Hutchinson schedules execution for one murderer, spares another

Jack Gordon Greene (left) and Jason McGehee
Jack Gordon Greene (left) and Jason McGehee

Gov. Asa Hutchinson on Friday scheduled one condemned killer to die and hours later announced that he planned to spare the life of a different death-row inmate.

In his first action of the morning, Hutchinson signed a death warrant for Jack Gordon Greene, the convicted killer of a Johnson County minister, and set the date of execution for Nov. 9.

Then, shortly before noon, Hutchinson's office announced the governor's intent to grant clemency to Jason McGehee, whose plea for life was viewed favorably by the Parole Board in the spring. McGehee will serve life in prison without a chance for parole.

McGehee, 41, was one of eight men Hutchinson scheduled for lethal injection in April at the Cummins prison. Four of those sentences were carried out, and now the state plans to conduct a fifth execution before year's end. Greene was not one of those originally scheduled to die in April.

Hutchinson took months to review the Parole Board's recommendation in McGehee's case, and it would be the first time he extended mercy to death row, which houses 30 condemned men.

At age 20, McGehee led a group of younger men in beating and strangling 15-year-old John Melbourne Jr. in 1996, though it was not McGehee who was accused of delivering the fatal blow.

The judge who presided over McGehee's trial came out in favor of clemency, as did a former director of the Department of Correction.

The Boone County sheriff and prosecutor did not. Melbourne's father, John Melbourne Sr., tearfully opposed clemency before the Parole Board.

During an April meeting with reporters, Hutchinson described carrying out the death penalty as "the heaviest and most serious responsibility" of his office.

"In making this decision I considered many factors including the entire trial transcript, meetings with members of the victim's family and the recommendation of the Parole Board," Hutchinson said in a statement Friday.

Hutchinson added that he considered the "disparity" in McGehee's punishment in his decision to relax it. None of the other participants in the attack on Melbourne were sentenced to death.

Like McGehee, Greene is likely to appeal for clemency, one of his attorneys, John Williams, said Friday after traveling to visit his client on death row at the Varner SuperMax prison.

His attorneys contend that Greene has been made delusional by severe mental illness, and thus is unfit to be executed.
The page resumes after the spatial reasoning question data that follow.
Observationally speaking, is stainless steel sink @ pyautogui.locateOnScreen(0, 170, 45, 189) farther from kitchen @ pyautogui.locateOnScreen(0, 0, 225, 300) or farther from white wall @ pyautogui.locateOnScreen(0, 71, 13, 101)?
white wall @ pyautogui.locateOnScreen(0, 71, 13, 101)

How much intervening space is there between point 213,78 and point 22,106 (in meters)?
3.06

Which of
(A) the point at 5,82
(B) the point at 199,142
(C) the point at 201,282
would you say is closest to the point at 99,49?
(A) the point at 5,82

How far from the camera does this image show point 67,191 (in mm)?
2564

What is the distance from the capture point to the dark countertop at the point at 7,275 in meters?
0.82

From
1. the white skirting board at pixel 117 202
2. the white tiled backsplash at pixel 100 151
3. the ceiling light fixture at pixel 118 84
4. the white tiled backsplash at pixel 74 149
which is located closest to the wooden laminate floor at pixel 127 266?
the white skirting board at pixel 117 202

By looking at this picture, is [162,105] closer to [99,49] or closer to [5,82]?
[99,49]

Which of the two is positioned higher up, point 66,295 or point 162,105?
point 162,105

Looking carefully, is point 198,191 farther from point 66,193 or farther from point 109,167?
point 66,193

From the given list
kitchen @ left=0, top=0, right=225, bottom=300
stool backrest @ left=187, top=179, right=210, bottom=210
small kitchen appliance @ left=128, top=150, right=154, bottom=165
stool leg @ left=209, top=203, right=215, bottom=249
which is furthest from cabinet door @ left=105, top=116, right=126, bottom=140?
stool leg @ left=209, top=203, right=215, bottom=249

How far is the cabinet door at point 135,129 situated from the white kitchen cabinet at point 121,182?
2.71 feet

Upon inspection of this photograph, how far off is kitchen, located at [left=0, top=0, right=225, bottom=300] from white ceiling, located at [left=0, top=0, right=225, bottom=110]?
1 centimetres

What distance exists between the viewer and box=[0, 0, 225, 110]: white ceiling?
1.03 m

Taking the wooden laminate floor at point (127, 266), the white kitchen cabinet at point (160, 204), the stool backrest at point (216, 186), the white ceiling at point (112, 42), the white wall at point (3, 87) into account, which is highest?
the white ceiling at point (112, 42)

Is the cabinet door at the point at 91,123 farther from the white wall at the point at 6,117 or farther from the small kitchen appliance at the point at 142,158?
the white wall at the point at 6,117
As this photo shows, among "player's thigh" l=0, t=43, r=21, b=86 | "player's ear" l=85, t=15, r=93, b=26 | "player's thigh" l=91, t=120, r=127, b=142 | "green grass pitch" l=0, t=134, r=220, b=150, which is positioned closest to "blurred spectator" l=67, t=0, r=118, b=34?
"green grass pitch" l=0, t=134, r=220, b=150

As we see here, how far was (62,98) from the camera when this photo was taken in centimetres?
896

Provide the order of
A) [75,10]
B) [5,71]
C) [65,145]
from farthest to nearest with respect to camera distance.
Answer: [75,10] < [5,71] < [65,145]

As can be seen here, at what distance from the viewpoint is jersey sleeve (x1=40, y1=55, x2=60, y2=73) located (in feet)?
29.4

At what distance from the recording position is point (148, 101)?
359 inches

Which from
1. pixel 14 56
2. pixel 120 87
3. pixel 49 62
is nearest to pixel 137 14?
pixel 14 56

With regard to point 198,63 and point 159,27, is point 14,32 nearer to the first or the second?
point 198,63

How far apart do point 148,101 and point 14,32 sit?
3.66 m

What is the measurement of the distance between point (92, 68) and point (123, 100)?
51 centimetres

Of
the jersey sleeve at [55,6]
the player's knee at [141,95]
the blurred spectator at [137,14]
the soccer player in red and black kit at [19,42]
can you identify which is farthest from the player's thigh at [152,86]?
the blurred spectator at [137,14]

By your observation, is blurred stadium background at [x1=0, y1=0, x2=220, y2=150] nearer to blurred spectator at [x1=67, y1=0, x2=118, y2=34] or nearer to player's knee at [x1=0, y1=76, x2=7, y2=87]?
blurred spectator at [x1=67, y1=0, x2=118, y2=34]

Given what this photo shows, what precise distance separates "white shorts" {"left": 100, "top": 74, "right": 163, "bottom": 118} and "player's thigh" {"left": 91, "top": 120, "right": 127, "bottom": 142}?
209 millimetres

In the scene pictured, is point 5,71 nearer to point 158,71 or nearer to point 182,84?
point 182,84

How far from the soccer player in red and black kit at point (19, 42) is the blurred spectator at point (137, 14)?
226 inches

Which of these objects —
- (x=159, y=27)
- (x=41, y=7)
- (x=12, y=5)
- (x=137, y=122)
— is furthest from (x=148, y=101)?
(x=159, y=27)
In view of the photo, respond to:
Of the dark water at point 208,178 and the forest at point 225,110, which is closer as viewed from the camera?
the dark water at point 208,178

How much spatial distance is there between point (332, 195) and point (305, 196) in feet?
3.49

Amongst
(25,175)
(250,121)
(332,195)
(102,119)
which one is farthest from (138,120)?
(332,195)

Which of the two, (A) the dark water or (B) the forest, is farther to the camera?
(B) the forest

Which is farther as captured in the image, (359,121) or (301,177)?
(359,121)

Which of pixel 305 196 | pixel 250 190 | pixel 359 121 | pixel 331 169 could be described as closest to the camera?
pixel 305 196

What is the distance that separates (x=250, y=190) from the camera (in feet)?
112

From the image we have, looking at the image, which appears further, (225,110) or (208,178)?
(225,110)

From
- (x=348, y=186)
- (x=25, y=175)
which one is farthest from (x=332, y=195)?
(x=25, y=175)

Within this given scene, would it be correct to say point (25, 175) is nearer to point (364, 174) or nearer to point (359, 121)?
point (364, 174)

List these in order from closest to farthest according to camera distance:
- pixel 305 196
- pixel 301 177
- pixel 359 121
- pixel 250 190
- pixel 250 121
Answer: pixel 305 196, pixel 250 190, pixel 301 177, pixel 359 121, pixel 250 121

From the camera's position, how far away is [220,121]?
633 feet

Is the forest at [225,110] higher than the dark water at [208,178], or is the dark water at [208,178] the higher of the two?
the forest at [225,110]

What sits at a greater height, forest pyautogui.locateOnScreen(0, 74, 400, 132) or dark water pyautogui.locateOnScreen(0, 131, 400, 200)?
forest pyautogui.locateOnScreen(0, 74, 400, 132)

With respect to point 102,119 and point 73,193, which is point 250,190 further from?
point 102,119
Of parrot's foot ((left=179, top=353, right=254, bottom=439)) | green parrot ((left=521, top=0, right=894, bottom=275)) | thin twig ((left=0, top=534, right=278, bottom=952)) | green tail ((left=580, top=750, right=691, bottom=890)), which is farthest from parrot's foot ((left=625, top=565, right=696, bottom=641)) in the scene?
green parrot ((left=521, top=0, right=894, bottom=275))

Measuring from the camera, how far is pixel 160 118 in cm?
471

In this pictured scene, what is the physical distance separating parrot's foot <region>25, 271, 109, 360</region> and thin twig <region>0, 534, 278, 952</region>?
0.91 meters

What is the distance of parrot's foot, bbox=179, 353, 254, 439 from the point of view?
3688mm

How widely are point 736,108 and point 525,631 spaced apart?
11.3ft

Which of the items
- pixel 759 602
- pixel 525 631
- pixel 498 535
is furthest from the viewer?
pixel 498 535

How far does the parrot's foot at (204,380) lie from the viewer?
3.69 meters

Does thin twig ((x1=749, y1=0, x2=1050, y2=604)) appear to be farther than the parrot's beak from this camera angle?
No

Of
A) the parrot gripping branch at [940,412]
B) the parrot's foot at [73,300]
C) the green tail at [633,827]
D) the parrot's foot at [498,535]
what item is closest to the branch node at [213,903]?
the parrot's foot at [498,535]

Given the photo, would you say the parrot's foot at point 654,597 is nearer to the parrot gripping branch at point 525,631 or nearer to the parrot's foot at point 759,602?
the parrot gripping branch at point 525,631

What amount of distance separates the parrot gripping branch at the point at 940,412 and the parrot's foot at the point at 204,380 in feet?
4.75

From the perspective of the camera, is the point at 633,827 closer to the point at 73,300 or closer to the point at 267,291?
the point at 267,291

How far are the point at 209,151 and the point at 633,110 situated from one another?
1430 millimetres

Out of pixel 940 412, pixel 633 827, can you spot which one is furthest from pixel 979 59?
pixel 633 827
Greene, 62, is the oldest prisoner on Arkansas' death row. A Johnson County jury sentenced him to die in 1992 to for killing retired minister Sidney Burnett in Knoxville in 1991.

Greene's death sentence was later overturned on appeal, but another jury chose to give him the highest punishment.

The crime was described as a "bloody mess" by the former county sheriff, Eddy King, in the courtroom.

Greene had traveled from North Carolina, where his brother, Tommy, also had been killed -- Greene's murder conviction in that state was later overturned -- before beating Burnett with a can of hominy and shooting him in the head. Police tracked down Greene in Norman, Okla.

Edna Burnett, Sidney Burnett's wife, said by phone Friday that she did not plan to attend the execution. She said she did not wish to discuss the case further.

"That was a long time ago," Burnett said.

The Department of Correction announced last week that it had obtained a new supply of midazolam, the sedative used in state executions.

The state's previous supply of the drug expired at the end of April, prompting the bid for eight of executions that month.

As a part of vigorous court challenges that sought to halt the April executions, attorneys for the condemned inmates argued they were being rushed through an abbreviated clemency process that had been cut to fewer than 50 days.

Greene has more than 75 days until his scheduled execution, which would be on a Thursday. Previous executions this year began at 7 p.m.

Arkansas had gone more than a decade without any executions before reviving lethal injections earlier this year. Before April, the last execution was in November 2005.

Before Hutchinson's announcement Friday, the last Arkansas governor to commute a death sentence was Mike Huckabee in 1999. It was the only such example of clemency since use of the death penalty resumed.

Hutchinson will have to wait out a 30-day review period before making his decision final.